Noisy Breathing and Cutaneous Hemangioma: An Intriguing Correlation

University of Florida College of Medicine

Ms Williams is a medical student, Dr Riley is a resident in the department of pediatrics, Dr Silva is assistant professor of otolaryngology, and Dr Collins is associate professor of pediatrics and chief of pediatric hospital medicine, all at the University of Florida College of Medicine in Gainesville.
Disclosure: The authors have no conflicts of interest to disclose.

History. A 3-month-old boy presented to the emergency department (ED) with noisy, labored breathing and subcostal retractions that worsened when lying supine. His symptoms began 1 month earlier. At that time, the parents brought him to an outside hospital, where he was evaluated and croup was diagnosed. He received 1 dose of a corticosteroid with partial resolution of symptoms.

Three days later, he returned to the ED and was admitted. Chest radiograph findings were normal, and a bedside laryngoscopy to the level of the vocal cords confirmed no obstructive or inflammatory pathology. Croup with a possible reflux component was diagnosed, and the infant was discharged with a prescription for a corticosteroid taper and ranitidine.


Over the next 2 weeks, the infant’s symptoms persisted and he was brought to our tertiary care institution. The mother denied any other associated symptoms. The patient was otherwise healthy and immunizations were up-to-date.

Maternal serologies, including human papillomavirus serology at birth, were negative.

Physical examination. The infant placed in the prone position was in no distress. Temperature was 36.6ºC (97.8ºF); heart rate, 172 beats per minute; respiration rate, 36 breaths per minute; blood pressure, 117/76 mm Hg; and oxygen saturation, 99% on room air. Lungs were clear to auscultation; however, there were transmitted upper airway noises.

When turned supine, the infant had significant subcostal and suprasternal retractions, grunting, and nasal flaring. Biphasic stridor was appreciated with stethoscope auscultation. Oxygen saturation levels remained within normal ranges. The oral cavity, including the posterior pharynx, was normal with no tonsillitis or drooling. The patient took a bottle well with no concurrent respiratory distress or coughing.

A 1 3 0.5-cm hemangioma was noted on the infant’s right shoulder in the deltoid region (Figure 1). The hemangioma had been present with no appreciable change since birth.

Diagnostic testing. Because of the significance of his respiratory distress, the history of “rebound” symptomatology after cessation of corticosteroid treatment, and the presence of a shoulder hemangioma, the pediatric otolaryngology team was consulted for further evaluation and management. Rigid bronchoscopy revealed a subglottic hemangioma occluding 70% to 80% of the airway (Figure 2).

Treatment. Oral propranolol, 2 mg/kg/d, and dexamethasone were started. Within 2 days, the infant’s breathing became significantly quieter and he had less frequent episodes of respiratory distress.
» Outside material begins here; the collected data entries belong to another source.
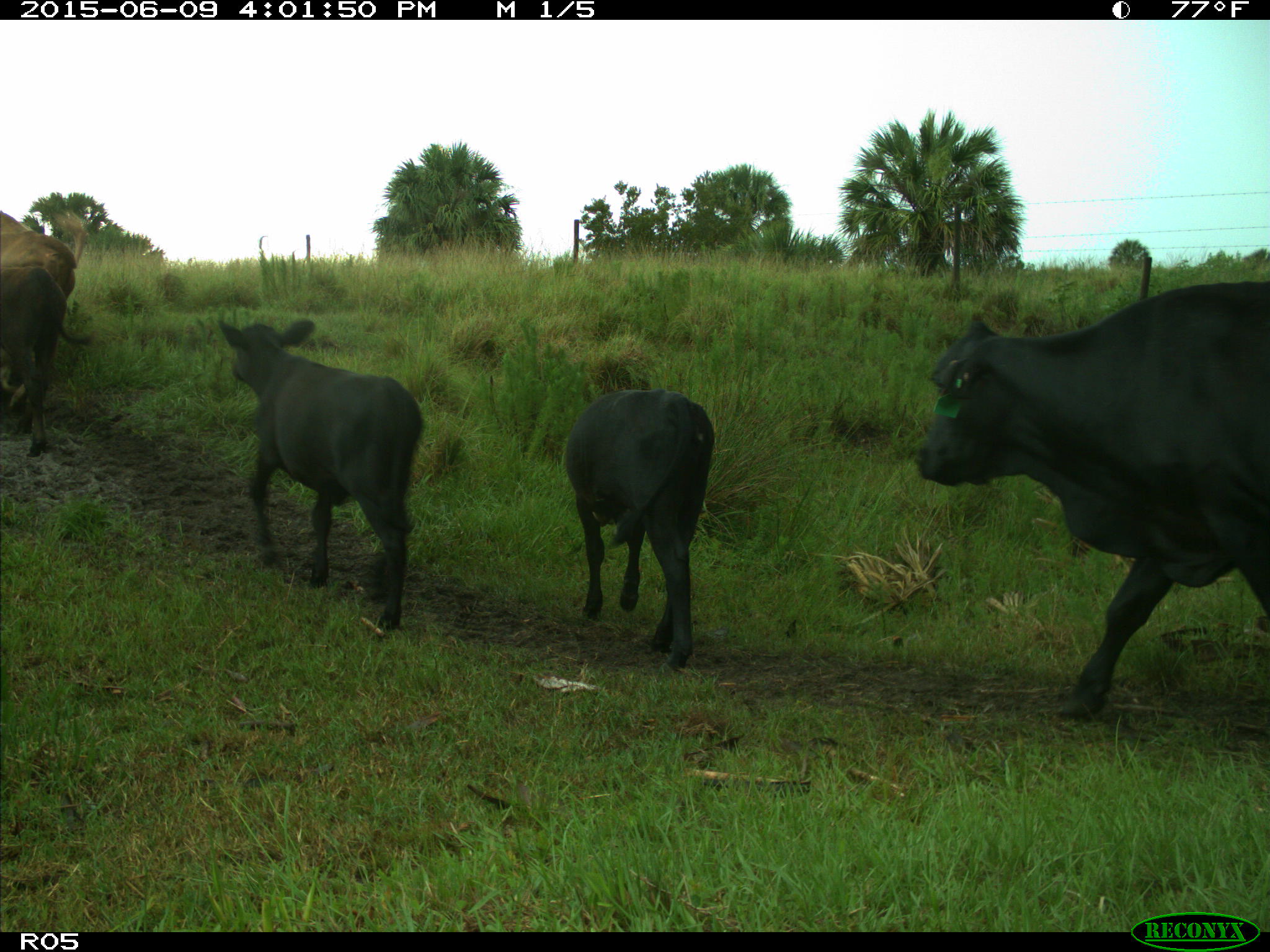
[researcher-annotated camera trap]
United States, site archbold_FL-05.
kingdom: Animalia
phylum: Chordata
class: Mammalia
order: Artiodactyla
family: Bovidae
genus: Bos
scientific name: Bos taurus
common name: domestic cow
Hemangiomas are the most common pediatric tumor arising in the head and neck region. Airway lesions are of particular concern because of the potential of complete obstruction, which is most likely to occur during the lesion’s proliferation phase. Currently, regulators of hemangioma growth and involution are only partially understood. The proliferative phase typically begins when the infant reaches one month of age, at which time the most significant presenting features include biphasic stridor and respiratory distress.1

Oral corticosteroids have been suggested for the treatment of hemangiomas causing airway obstruction. Other options, including surgery, tracheostomy, and carbon dioxide laser, have been reported.
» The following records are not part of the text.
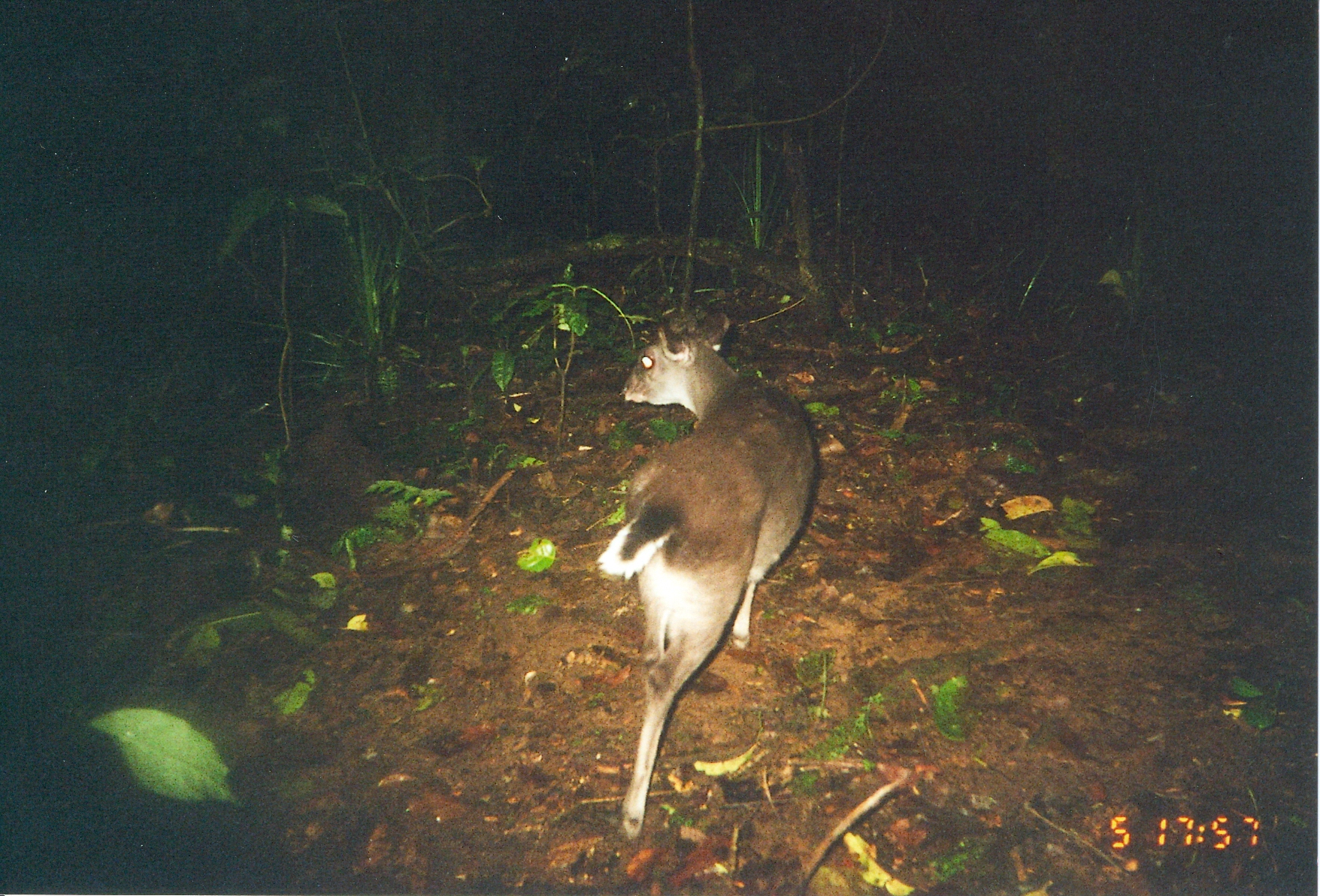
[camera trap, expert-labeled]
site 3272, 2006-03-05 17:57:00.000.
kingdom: Animalia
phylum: Chordata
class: Mammalia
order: Artiodactyla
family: Bovidae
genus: Philantomba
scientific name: Philantomba monticola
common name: blue duiker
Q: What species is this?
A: Philantomba monticola (blue duiker).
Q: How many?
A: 1.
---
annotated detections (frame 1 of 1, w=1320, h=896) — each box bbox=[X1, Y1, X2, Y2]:
philantomba monticola: bbox=[595, 307, 822, 840]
No consensus exists regarding optimal treatment.2 Nonselective ß-blockers, such as propranolol, have shown promise perhaps through their vasoconstrictive effect, which leads to a rapid lightening in color of the hemangioma and softening of its texture.3,4

Patients with cutaneous hemangiomas (particularly those located in bilateral mandibular regions) and concurrent airway hemangiomas are at increased risk for PHACE syndrome (posterior fossa abnormalities, hemangiomas, arterial abnormalities, cardiac and eye anomalies, and sternal clefting). One study by Haggstrom and colleagues5 described a 47% incidence of PHACE syndrome in patients with large facial hemangiomas and documented airway hemangiomas (8 of 17 total patients in this series). The suspected incidence of airway hemangiomas in patients with hemangiomas elsewhere, as presented in this case, has not been well described.


The infant was continuously monitored during treatment for the known adverse effects of ß-blockers, including bradycardia, hypotension, and hypoglycemia. A second bronchoscopy, 6 days after the initial evaluation, revealed a decrease in airway obstruction to 60% to 70%.
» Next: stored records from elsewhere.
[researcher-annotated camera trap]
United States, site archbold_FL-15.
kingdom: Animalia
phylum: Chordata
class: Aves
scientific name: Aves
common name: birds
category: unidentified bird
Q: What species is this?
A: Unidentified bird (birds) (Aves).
The patient was hospitalized for a total of 7 days. During that time, he was also evaluated by cardiology and ophthalmology to rule out PHACE syndrome. Results of an echocardiogram, ECG, and ophthalmologic examinations were all normal.

At discharge, the hemangioma on the infant’s right shoulder showed some central clearing. The parents were instructed to continue oral propranolol, 2 mg/kg/d, which would then be tapered by his otolaryngologist and cardiologist depending on airway improvement.